On Mon, Jan 06, 2014 at 05:16:22PM +0800, Robin Dong wrote:
> Hi All,
> 
> At present, the implemention of swift interface for creating object in
> sheepdog is:
> 
> 1. lock container
> 2. check whether the onode with same object name is exists.
> 3. unlock container
> 4. upload object
> 5. create onode
> 
> this sequence have a problem: if two clients uploading same objects
> concurrently, it will create two
> objects with same names in container.To avoid duplicated names, we must put
> "create onode"
> operation in container lock regions.
> 
> Therefore we need to change the processes of creating object to:
> 
> 1. lock container
> 2. check whether the onode is exists.
> 3. allocate data space for object, and create onode, then write it done
> 4. unlock container
> 5. upload object
> 
> this routine will avoid uploading duplicated objects.
> 
> There is an exception on the new routine: if the client halt the uploading
> progress, we will have a
> "uploading uncompleted" onode.
> I think this problem is easy to solve: we can add code for onode to
> identify its status.
> A new onode will be set to "INIT", and after uploading completed, the onode
> will be set to  "COMPLETED".
> So, when users try to use swift interface to GET a "uncompleted" object,
> sheep will find out the onode is
> "INIT" which means "not completed", so sheep will return "partial
> content"for http request, and user could
> DELETE the object and upload it again.
> 
> 
> Is there any suggestion for this new design ?
> 

I think this RFC would mean much more than solving the problem. It baisicly
changes the PUT semantics for simultaneous PUT and GET semantics a bit.

"
The Amazon's semantic of simultaneous PUT:

Amazon S3 never adds partial objects; if you receive a success response, Amazon S3 added the entire object to the bucket.

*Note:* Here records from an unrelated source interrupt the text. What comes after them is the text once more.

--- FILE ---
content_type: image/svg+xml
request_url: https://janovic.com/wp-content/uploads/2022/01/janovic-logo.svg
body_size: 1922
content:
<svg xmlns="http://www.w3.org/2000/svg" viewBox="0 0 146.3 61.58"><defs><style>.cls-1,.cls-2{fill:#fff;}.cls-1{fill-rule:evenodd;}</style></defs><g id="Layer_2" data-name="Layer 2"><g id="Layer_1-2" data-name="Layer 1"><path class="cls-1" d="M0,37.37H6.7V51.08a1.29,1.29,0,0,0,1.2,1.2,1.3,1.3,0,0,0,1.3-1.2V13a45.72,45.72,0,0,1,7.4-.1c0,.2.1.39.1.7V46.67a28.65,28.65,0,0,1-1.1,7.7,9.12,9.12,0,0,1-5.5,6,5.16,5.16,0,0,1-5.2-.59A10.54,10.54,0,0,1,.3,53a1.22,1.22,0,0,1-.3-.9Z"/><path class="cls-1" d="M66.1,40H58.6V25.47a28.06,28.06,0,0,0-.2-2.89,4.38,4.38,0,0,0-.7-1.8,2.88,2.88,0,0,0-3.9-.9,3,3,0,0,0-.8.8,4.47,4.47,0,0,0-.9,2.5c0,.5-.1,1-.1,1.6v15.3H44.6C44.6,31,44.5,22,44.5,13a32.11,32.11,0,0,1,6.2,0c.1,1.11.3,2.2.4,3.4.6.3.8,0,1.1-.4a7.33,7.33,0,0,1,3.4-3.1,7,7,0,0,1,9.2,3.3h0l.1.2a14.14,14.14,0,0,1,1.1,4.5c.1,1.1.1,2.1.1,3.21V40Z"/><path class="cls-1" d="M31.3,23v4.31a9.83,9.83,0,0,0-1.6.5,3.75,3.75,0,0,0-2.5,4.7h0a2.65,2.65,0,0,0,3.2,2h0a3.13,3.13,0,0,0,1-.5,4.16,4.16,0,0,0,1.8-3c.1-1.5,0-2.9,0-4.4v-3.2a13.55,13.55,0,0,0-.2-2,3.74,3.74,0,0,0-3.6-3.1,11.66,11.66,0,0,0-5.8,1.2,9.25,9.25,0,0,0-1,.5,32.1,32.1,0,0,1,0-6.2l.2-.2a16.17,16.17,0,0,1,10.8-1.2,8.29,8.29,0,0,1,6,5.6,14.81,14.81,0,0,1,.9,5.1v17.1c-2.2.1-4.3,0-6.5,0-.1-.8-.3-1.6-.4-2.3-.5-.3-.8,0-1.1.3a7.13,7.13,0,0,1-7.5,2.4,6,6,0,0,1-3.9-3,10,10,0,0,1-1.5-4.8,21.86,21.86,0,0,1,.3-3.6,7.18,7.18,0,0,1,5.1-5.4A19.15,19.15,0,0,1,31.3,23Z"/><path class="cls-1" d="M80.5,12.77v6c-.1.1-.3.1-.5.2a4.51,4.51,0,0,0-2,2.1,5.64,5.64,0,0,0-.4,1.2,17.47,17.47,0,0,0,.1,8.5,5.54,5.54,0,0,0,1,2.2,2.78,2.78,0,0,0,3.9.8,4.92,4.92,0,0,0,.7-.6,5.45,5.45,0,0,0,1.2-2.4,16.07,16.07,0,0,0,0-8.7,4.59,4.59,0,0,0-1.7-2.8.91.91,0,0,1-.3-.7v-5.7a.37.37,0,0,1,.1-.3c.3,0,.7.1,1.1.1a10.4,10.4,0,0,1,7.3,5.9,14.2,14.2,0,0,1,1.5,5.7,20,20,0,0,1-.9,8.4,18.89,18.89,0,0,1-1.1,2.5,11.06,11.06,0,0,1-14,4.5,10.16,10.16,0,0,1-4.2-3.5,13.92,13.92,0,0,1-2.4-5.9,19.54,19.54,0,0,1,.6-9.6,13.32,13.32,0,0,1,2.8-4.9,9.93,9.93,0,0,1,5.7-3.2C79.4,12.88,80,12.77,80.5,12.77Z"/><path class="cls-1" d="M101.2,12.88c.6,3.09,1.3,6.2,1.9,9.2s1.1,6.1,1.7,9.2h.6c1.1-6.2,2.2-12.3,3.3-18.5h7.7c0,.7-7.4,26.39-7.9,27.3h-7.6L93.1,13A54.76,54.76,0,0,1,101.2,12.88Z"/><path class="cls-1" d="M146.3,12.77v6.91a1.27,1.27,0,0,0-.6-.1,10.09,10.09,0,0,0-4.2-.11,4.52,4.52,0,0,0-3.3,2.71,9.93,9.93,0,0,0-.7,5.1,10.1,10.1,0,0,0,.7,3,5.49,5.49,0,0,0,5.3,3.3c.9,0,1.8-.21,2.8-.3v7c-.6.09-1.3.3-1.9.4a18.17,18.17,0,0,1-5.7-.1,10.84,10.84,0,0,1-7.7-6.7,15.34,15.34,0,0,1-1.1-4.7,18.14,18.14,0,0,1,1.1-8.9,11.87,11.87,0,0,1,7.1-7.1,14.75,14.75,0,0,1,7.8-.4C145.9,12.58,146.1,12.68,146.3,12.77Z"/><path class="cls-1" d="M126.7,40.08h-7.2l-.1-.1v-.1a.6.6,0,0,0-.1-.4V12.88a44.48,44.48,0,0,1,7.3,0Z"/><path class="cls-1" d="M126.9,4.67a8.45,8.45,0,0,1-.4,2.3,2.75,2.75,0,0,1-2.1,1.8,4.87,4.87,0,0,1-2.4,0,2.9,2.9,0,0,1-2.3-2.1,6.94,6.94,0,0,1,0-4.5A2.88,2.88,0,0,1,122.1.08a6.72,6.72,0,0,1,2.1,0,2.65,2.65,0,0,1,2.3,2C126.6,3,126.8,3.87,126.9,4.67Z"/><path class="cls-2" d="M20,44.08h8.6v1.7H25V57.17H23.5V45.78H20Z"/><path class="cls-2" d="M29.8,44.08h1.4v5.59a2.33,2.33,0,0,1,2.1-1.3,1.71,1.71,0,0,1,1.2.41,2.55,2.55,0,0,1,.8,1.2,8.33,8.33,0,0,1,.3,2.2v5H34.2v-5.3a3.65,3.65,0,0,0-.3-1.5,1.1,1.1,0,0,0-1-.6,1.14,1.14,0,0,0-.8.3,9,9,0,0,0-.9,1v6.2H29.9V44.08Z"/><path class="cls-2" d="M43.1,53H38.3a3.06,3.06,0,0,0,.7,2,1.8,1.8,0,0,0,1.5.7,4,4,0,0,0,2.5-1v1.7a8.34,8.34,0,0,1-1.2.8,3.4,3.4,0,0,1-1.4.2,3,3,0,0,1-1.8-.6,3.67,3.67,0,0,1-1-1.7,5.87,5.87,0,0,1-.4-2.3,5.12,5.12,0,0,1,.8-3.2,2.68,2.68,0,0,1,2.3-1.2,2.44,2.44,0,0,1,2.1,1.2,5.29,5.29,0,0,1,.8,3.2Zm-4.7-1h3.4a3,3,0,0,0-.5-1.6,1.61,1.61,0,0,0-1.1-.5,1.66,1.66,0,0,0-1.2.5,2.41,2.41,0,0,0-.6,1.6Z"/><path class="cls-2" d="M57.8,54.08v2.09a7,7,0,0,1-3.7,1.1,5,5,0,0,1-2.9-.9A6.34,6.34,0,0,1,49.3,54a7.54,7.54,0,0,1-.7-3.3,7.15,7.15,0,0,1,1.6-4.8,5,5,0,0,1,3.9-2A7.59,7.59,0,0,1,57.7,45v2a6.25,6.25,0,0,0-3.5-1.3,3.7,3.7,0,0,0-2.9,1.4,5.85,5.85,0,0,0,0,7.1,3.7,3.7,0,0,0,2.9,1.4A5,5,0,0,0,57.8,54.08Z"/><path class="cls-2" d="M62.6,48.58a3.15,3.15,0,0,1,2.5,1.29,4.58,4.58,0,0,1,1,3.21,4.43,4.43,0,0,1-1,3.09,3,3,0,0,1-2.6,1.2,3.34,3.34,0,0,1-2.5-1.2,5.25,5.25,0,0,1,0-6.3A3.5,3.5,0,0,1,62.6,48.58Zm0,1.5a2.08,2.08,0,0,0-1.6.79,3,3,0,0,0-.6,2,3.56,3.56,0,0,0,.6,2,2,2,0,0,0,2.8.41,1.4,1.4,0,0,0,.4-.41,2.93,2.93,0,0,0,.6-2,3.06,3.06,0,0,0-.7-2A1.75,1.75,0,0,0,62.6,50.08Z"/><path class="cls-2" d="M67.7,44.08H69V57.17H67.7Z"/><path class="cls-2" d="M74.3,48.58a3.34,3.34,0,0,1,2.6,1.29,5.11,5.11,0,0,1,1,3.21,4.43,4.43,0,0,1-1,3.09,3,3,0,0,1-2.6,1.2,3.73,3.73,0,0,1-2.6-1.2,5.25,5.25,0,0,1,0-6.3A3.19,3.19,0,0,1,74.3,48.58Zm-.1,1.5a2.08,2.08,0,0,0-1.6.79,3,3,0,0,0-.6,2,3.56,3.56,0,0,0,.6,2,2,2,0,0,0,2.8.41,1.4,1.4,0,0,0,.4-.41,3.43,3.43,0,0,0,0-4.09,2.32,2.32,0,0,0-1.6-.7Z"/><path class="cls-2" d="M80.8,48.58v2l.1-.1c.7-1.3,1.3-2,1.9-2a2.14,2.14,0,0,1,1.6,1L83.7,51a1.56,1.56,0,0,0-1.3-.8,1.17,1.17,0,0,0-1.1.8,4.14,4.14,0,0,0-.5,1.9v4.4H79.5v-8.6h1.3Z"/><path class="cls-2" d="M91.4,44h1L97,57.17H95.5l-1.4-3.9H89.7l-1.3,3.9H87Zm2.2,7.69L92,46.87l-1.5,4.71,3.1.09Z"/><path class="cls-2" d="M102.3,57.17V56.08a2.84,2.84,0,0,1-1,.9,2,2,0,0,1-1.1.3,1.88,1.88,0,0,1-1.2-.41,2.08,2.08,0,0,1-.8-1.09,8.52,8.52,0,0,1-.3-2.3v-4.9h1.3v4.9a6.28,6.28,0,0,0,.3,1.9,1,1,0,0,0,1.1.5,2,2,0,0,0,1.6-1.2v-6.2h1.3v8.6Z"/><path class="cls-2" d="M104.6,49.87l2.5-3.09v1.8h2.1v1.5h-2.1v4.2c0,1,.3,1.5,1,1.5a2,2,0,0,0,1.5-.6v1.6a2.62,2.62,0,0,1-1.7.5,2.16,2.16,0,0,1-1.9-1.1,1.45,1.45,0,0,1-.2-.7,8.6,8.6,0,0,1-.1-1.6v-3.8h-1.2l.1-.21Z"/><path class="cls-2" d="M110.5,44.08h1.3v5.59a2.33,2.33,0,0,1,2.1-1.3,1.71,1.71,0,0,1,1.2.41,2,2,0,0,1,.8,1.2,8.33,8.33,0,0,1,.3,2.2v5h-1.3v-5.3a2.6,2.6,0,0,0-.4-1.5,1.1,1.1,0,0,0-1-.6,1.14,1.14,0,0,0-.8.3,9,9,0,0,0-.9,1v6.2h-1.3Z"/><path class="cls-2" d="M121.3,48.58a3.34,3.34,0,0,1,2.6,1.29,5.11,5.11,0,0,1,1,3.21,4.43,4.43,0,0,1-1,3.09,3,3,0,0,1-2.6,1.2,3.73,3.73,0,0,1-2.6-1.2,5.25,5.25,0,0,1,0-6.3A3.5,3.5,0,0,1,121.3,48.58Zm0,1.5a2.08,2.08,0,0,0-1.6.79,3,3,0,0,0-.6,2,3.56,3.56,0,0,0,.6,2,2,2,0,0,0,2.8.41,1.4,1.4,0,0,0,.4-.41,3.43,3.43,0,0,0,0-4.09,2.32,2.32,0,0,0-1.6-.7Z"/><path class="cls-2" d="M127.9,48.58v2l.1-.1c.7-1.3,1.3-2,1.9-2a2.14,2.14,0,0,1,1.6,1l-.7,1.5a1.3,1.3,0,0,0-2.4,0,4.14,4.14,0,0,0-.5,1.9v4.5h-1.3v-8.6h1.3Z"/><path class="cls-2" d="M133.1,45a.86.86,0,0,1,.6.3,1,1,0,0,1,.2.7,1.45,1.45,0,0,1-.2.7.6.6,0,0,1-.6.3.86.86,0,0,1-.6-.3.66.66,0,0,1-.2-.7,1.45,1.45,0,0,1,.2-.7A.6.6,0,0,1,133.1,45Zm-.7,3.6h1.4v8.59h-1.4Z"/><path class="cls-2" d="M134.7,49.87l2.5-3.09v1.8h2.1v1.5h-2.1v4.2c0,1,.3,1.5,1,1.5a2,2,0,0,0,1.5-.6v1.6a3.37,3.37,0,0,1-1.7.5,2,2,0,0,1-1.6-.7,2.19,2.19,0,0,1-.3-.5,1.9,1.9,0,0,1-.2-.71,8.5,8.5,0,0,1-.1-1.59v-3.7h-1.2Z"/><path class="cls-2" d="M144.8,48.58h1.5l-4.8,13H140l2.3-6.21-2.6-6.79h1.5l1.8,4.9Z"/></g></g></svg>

Amazon S3 is a distributed system. If it receives multiple write requests for the same object simultaneously, it overwrites all but the last object written. Amazon S3 does not provide object locking; if you need this, make sure to build it into your application layer or use versioning instead.
"

But with this RFC,
- we add a basic object locking for multiple write, that only *first* one can
  succeed.
- we add an extra error code for GET, that it can 'partial content' error code
  if the object is not fully created.

This change looks good to me because
- we don't need to handle partial write (due to power failure, system error, etc)
  and return 'partial content' to client directly
- save client from taking care of putting the same objects and make sure only
  the earlist put will succeed.

How others think of it?

Thanks
Yuan